Methods and Findings

A case-control study was conducted on 1391 women with preterm birth (case group) and 1391 women with term delivery (control group), who were interviewed within 48 hours of delivery. Sixteen potential factors were investigated and statistical analysis was performed by univariate analysis and logistic regression analysis. Univariate analysis showed that 14 of the 16 factors were associated with preterm birth. Inter-pregnancy interval and inherited diseases were not risk factors.
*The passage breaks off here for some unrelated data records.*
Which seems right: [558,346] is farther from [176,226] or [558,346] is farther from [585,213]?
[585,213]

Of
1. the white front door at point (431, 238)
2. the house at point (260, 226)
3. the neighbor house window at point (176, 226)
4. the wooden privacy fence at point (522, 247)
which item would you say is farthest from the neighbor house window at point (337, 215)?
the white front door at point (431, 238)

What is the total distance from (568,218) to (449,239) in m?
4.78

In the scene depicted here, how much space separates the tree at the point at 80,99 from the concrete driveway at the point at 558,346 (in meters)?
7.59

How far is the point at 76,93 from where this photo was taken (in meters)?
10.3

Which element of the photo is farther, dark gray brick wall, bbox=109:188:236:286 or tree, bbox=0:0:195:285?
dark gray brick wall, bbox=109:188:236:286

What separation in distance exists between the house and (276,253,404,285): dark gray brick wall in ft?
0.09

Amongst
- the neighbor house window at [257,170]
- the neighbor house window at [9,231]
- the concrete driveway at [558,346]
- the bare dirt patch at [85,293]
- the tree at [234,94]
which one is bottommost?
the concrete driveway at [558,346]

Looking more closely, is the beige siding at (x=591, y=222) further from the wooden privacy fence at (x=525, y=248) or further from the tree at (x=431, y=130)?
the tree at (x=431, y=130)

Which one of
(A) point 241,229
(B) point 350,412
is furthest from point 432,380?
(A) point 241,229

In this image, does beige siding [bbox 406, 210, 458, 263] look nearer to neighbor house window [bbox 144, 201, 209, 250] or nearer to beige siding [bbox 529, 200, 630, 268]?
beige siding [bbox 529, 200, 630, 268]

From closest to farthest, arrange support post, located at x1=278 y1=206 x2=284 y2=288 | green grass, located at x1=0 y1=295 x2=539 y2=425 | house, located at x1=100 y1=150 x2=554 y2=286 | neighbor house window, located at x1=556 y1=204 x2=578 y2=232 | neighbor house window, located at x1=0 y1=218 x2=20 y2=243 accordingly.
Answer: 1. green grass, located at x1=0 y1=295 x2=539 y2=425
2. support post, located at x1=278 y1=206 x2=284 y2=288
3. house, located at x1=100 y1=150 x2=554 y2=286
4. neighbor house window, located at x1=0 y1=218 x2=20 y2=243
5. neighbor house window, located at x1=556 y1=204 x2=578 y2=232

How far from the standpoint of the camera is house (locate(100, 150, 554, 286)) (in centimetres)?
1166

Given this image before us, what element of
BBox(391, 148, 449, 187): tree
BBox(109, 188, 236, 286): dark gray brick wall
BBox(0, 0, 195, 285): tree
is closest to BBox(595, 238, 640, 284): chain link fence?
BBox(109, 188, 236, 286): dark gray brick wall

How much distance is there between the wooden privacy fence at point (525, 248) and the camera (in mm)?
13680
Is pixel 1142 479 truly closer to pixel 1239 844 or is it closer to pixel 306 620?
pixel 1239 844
Logistic regression analysis showed that obesity (odds ratio (OR) = 3.030, 95% confidence interval (CI) 1.166–7.869), stressful life events (OR = 5.535, 95%CI 2.315–13.231), sexual activity (OR = 1.674, 95%CI 1.279–2.191), placenta previa (OR 13.577, 95%CI 2.563–71.912), gestational diabetes mellitus (OR = 3.441, 95%CI1.694–6.991), hypertensive disorder complicating pregnancy (OR = 6.034, 95%CI = 3.401–10.704), history of preterm birth (OR = 20.888, 95%CI 2.519–173.218) and reproductive abnormalities (OR = 3.049, 95%CI 1.010–9.206) were independent risk factors. Women who lived in towns and cities (OR = 0.603, 95%CI 0.430–0.846), had a balanced diet (OR = 0.533, 95%CI 0.421–0.675) and had a record of prenatal care (OR = 0.261, 95%CI 0.134–0.510) were less likely to have preterm birth.


Obesity, stressful life events, sexual activity, placenta previa, gestational diabetes mellitus, hypertensive disorder complicating pregnancy, history of preterm birth and reproductive abnormalities are independent risk factors to preterm birth. Identification of remedial factors may inform local health and education policy.


Preterm birth, the birth of an infant prior to 37 completed weeks of gestation, continues to be the leading cause of perinatal morbidity and mortality [1]. Infants born preterm are known to have a certain added risk of death, disease, disability, as well as longer-term motor, cognitive, visual, hearing, behavioral, social-emotional, health, and growth problems compared with normal-term infants [2], [3].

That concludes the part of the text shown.